課題一覧 >>
[1] 旅日記で、荷物を最小限に減らしたいとしているのはなぜか。本文に書かれた理由を1〜3文で説明して。
[2] 旅日記の「バルセロナへCrappyMiniBand + Daysuke@BOCANORD」から「パクヤンちで待ち合わせてMIDI駅へ徒歩で。」までを、一字も変えずに書き出して。

バルセロナへCrappyMiniBand + Daysuke@BOCANORD (BCN)

目覚ましで目が覚める。
今日はスペインに出発する日だ。
昨日の続きで身支度をする
5日間のたびで荷物は最小限に減らしたい。
ソフトケースの中に最低限の衣類を詰め、pcなどは手持ちのかばんに詰める。
ただでさえハードケースでtuba移動するのは大変で、機材を預ける心配のストレスも大きい。
負担は最低に。
パクヤンちで待ち合わせてMIDI駅へ徒歩で。
彼女は今回黒いグランドトイピアノを諦めたので少し身軽だ。
思ったより時間が余っているので駅のカフェでコーヒー飲んでゆっくり。
狙った電車に乗ると予定通り12にジャストに到着した。


チケットもないのにチェックインができるというのは不思議だが楽だ。
ハードケースにソフトケースをくっつけて防護、幸いにも手運びで持っていってくれるらしい。
ちょっと安心だ。
ニコとリン、そしてニコの友達でバルセロナから来ていたラウルと初対面。
羊のような柔和な目をしたひげもじゃの男だ。
無事チェックインをしてラウルは買ったサンドイッチが腐っていたようで返品、
ニコはトイギターを手持ちなので空港の中で弾きまくり歌いまくる。

(データセットの記録)
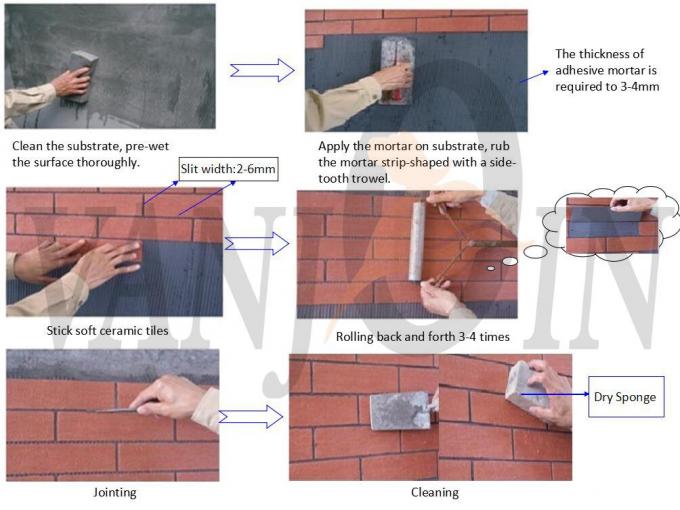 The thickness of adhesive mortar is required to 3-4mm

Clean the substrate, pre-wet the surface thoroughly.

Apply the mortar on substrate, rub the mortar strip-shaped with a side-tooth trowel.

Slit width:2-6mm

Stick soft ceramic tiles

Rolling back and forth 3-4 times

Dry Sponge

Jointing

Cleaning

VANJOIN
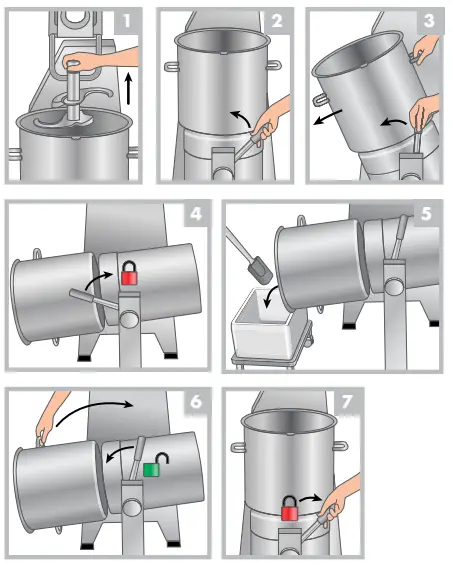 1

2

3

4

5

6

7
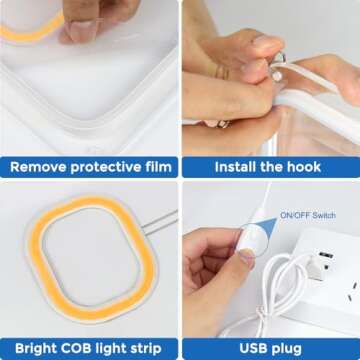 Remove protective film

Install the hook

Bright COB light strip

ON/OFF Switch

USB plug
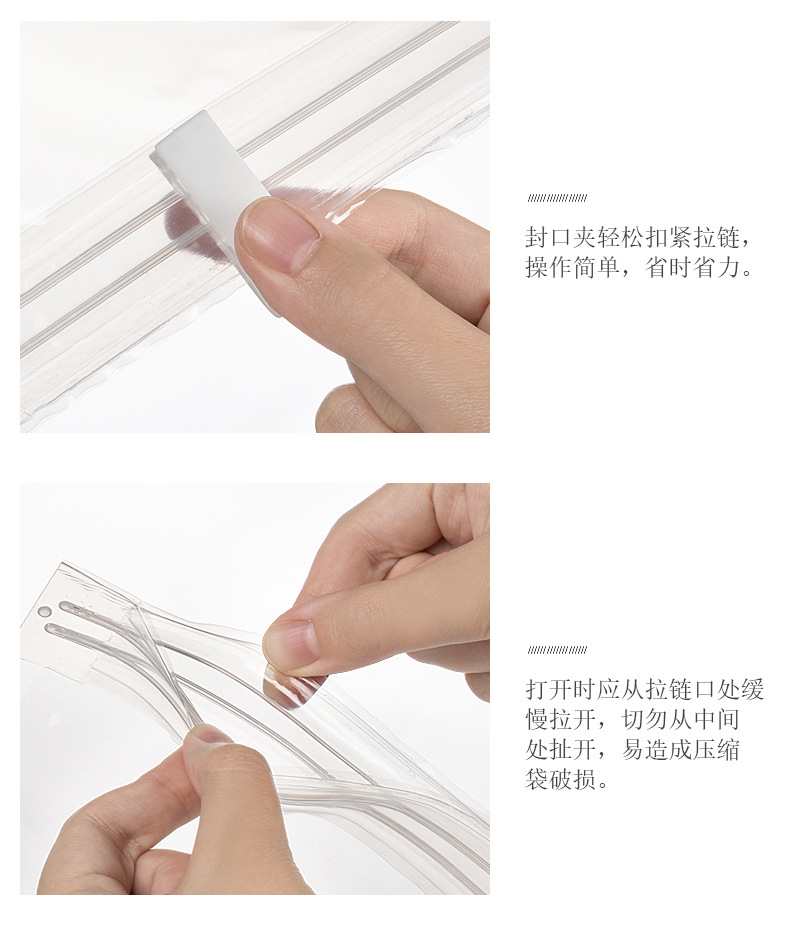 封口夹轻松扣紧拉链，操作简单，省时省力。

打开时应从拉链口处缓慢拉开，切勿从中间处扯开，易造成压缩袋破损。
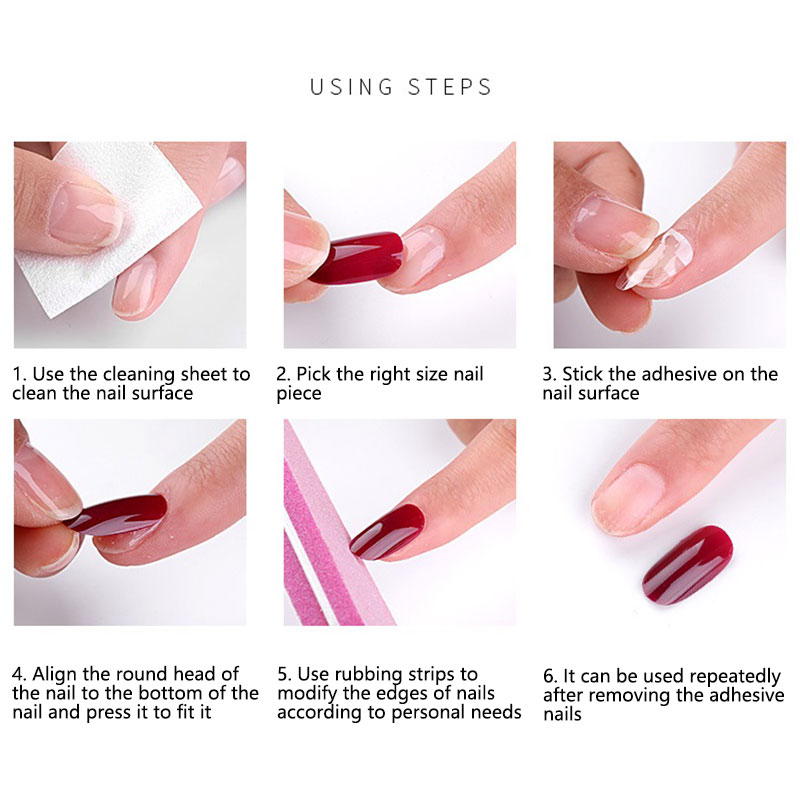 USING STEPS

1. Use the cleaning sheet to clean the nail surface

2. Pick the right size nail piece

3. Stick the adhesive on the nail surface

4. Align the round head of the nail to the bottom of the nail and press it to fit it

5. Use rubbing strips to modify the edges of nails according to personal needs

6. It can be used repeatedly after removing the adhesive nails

* * *

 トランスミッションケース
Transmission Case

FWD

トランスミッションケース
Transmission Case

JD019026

---

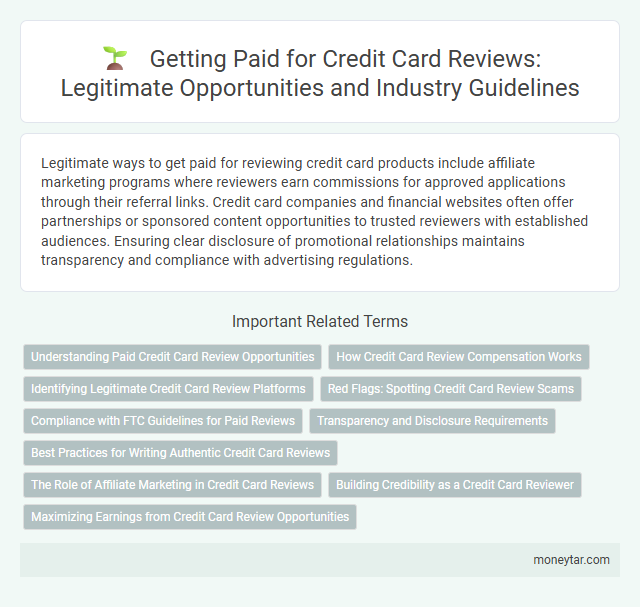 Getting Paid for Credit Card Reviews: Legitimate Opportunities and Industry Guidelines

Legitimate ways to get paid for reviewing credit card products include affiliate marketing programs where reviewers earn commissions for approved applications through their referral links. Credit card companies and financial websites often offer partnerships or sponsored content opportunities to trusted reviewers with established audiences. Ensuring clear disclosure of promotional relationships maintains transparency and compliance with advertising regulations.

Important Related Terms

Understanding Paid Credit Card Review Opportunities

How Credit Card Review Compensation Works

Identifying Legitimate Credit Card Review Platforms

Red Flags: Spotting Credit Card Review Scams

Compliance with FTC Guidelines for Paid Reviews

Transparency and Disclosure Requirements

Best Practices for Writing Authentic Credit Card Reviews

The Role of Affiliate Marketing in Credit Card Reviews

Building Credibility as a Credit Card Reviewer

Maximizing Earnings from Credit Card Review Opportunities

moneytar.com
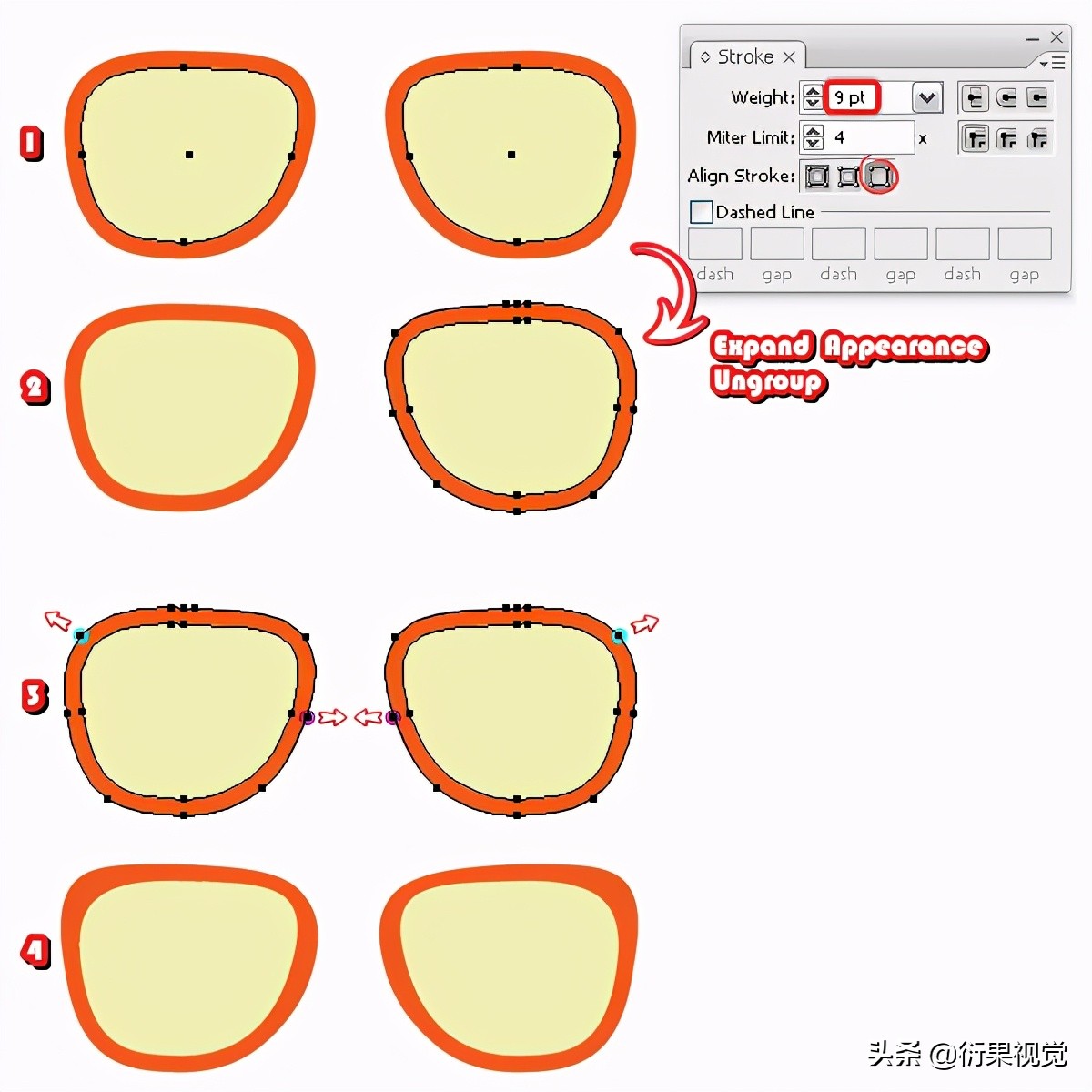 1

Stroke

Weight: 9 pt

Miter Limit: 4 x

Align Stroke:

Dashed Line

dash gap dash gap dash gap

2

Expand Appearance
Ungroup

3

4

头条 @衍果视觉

各問の解答 >>
[1] ハードケースでtubaを運ぶのはただでさえ大変で、機材を預ける心配のストレスも大きいからだ。だから負担を最低にしたいと考えている。

[2]
バルセロナへCrappyMiniBand + Daysuke@BOCANORD (BCN)

目覚ましで目が覚める。
今日はスペインに出発する日だ。
昨日の続きで身支度をする
5日間のたびで荷物は最小限に減らしたい。
ソフトケースの中に最低限の衣類を詰め、pcなどは手持ちのかばんに詰める。
ただでさえハードケースでtuba移動するのは大変で、機材を預ける心配のストレスも大きい。
負担は最低に。
パクヤンちで待ち合わせてMIDI駅へ徒歩で。